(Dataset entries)
○ ○ ○ ○ ○
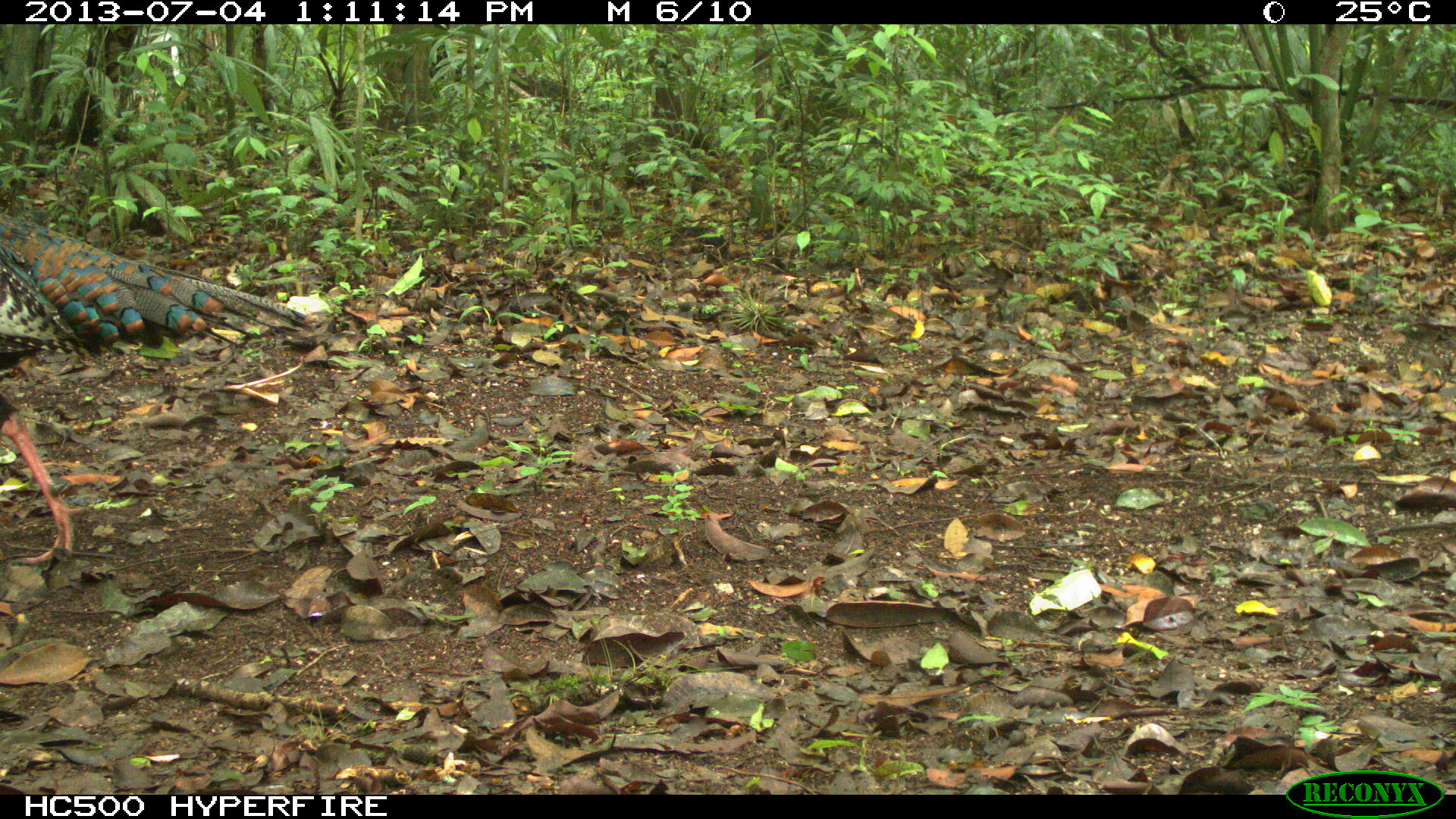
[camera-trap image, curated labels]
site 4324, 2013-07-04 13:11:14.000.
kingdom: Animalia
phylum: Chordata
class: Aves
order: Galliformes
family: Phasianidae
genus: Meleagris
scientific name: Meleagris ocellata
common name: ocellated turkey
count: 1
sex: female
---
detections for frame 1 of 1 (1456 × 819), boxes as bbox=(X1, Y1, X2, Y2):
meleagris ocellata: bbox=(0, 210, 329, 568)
○ ○ ○ ○ ○
The lines to output run from the one containing "common name: ocellated turkey" through the last line of the records above; repeat them exactly and nothing more.

Exercise result:
common name: ocellated turkey
count: 1
sex: female
---
detections for frame 1 of 1 (1456 × 819), boxes as bbox=(X1, Y1, X2, Y2):
meleagris ocellata: bbox=(0, 210, 329, 568)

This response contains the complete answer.